Выбрать главу

— А почему в причусовских деревнях и поселках столько заколоченных домов?

Дело ясное: в одном месте кончились многолетние лесоразработки, в другом — народ потянулся в город. Почему потянулся? На то тоже разные бывают причины: тут старики подались к детям, там глава семьи решил попытать судьбу на рабочей стезе, а там надумали перебраться туда, где потеплее да по-яблочнее…

— А почему не разводите садов у себя? И зелени у вас мало…

— Нешто мало? Да ее чертова прорва кругом!

— Кругом-то прорва, а в деревнях, в поселках голо. В жару хоть помирай: тени не сыщешь!..

— Это верно: у нас тень не в почете. Лето-то не шибко длинное, мы каждому лучику рады. Не хотим заслоняться листьями.

— И яблок не хотите?

— Рябина — вот наша северная яблоня.

— Да какие вы северяне? На одной широте с Москвой! Просто климат у вас более континентальный, вот и все.

— А знаешь, морозом-то как охаживает!

— Мороз не помеха делу. Ведь морозостойкие сорта уже выведены! Фруктовые деревья проникли даже за Полярный круг — на Кольский полуостров, где почти полгода зимняя ночь. Есть там, например, поселок Муромец. Жители его недавно вырастили яблоневый сад. Да и у вас на Урале во многих местах растут сады, сами знаете.

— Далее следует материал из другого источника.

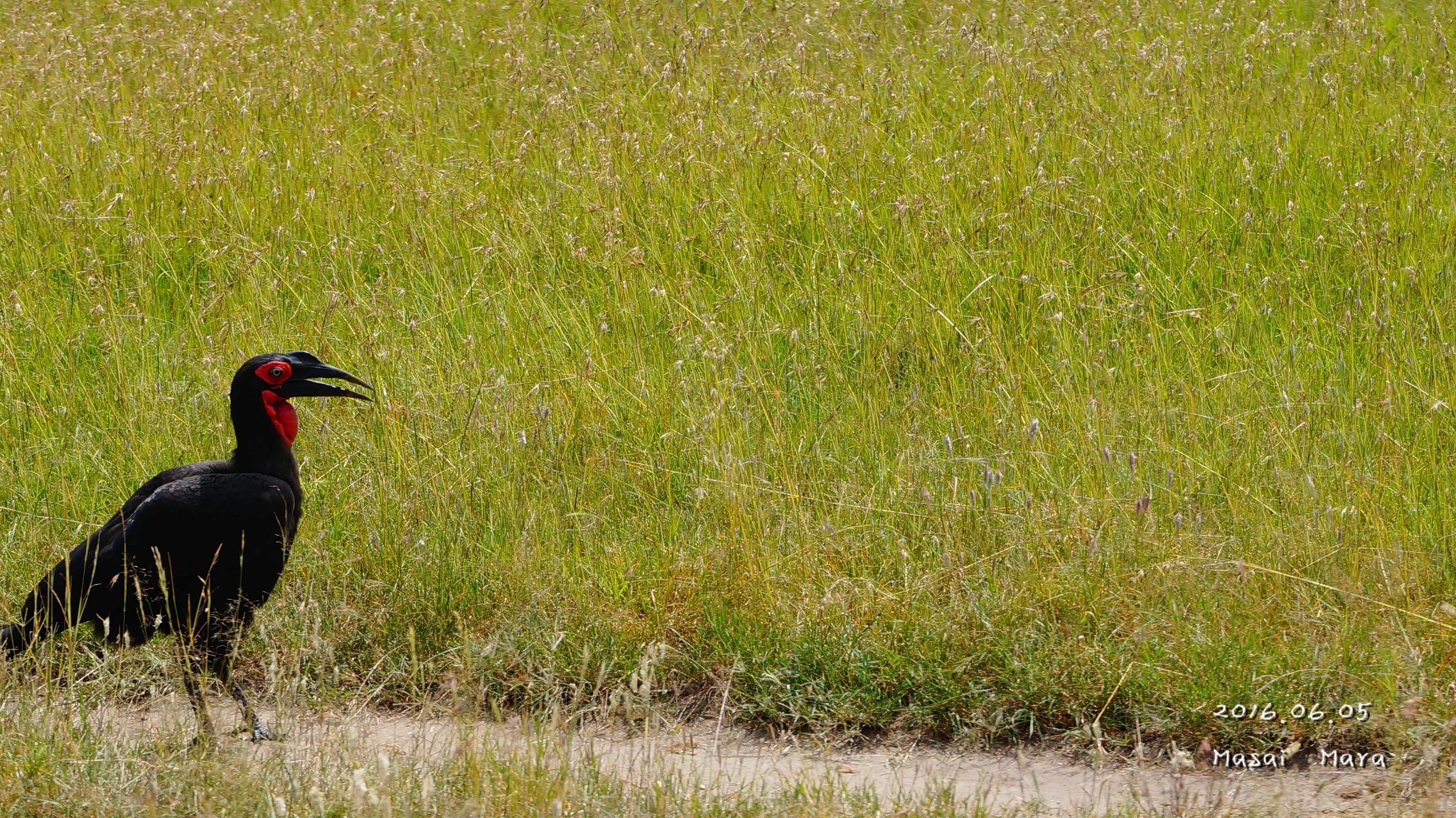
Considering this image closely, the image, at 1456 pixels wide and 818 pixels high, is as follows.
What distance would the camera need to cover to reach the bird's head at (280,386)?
3941 mm

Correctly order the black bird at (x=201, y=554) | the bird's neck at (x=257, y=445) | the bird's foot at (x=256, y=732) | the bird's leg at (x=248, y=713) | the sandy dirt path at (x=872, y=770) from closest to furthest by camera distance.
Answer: the sandy dirt path at (x=872, y=770), the bird's foot at (x=256, y=732), the bird's leg at (x=248, y=713), the black bird at (x=201, y=554), the bird's neck at (x=257, y=445)

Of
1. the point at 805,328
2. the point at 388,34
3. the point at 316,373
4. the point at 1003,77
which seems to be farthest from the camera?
the point at 388,34

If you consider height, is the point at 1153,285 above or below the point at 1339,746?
above

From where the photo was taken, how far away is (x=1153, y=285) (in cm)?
555

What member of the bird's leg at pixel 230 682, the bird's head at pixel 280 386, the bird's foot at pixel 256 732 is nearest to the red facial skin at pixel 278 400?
the bird's head at pixel 280 386

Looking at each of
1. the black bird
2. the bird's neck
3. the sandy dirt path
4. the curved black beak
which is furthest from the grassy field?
the curved black beak

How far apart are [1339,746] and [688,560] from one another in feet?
5.87

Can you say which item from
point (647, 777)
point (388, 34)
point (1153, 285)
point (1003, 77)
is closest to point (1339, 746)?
point (647, 777)

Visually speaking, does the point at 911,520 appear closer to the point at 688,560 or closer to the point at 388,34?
the point at 688,560

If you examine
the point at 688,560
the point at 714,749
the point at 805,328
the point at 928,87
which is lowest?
the point at 714,749

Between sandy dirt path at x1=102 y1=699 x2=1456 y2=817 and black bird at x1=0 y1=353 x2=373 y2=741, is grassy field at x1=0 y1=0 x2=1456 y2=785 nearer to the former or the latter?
sandy dirt path at x1=102 y1=699 x2=1456 y2=817

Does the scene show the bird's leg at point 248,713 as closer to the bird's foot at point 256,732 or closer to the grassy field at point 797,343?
the bird's foot at point 256,732

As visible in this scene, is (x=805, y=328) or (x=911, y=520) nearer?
(x=911, y=520)

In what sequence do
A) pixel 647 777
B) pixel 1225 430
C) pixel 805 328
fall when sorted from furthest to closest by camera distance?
pixel 805 328
pixel 1225 430
pixel 647 777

— Это так… Только не все упирается в морозостойкие сорта…

— А во что же еще?

— Есть, верно, причины и поважнее… Должны быть… Несколько человек намекали на эту «причину поважнее». Догадаться было не так уж трудно, что имели они в виду, однако только в Кыне встретился нам собеседник, который говорил об этом без всякой маскировки.

Как-то на середине реки, где был брод, мы повстречали верхового. По бокам лошади висели пестеря — высокие корзины из бересты, полные отборных на вид грибов. Верховой оказался кузнецом — не с парового молота, а настоящим деревенским кузнецом, и эта профессия как нельзя лучше гармонировала с его темным пропеченным лицом, веселыми огненными глазами.

За те несколько секунд, в течение которых мы проплывали мимо (обходительный кузнец придержал лошадь, чтоб пропустить лодку), Историк успел с ним поговорить.

— Хорошую закуску везете!

— Было бы что закусывать!..

— Вы в совхозе или в колхозе?

— В совхозе.

— Давно?

— Второй год пошел.

— А до этого — в колхозе?

— Так точно!

— Ну и где лучше?

— Лично мне — в совхозе.

— Деньги, стало быть, на руки?

— Ага!

— Сколько ж вы получаете?

— Пятьдесят целковых.

— А подручный?

— На пятерку помене.

— Ну счастливо вам! Чтоб было что закусывать!

— И вам того же! Счастливого пути!

Как я теперь понимаю, этот «блицдиалог» тоже что-то значил в общем балансе. И Историк наш правильно делал, что не пренебрегал такой формой общения.

— Смотрю, вы и косите, товарищи женщины, вы и мечете!

— Все в наших руках!

— Я понимаю: женщина на Урале — большая фигура. Всегда была большой фигурой…

— Как и по всей России!

— Не спорю. Правильно. Но куда ж вы все-таки своих мужчин подевали?

— Кто в лодырях, кто в начальничках, — отшучивались женщины.

После этого разговора Историк, должно быть не случайно, по всегда как бы невзначай, спрашивал у мужчин:

— Пьете?

— Не шибко, — отвечали ему. — Даем вину отдохнуть! Даем!

— По совести?

— Народ у нас в общем тверезый. Деловой народ. Авторитетно вам заявляю.

Историк не был бы, конечно, историком, обойди он вопросы «по специальности». Интересовался он тем, что говорит народ о чусовских атаманах, о сплавщиках, о давнишних заводовладельцах, о названиях сел, рек и камней. Здесь он, что называется, перебегал дорогу Лирику, но последний не был внакладе, поскольку вода таким образом лилась и на его ленивую мельницу.

Что же рассказывали чусовляне?

— Заводчиков всяких у нас, на Урале, перебывала тьма-тьмущая: Демидовы, Яковлевы, Шуваловы, и другие, и прочие. А началось со Строгановых. И каждый и себе-от, и родне несчисленное тут богатство у нас набрал!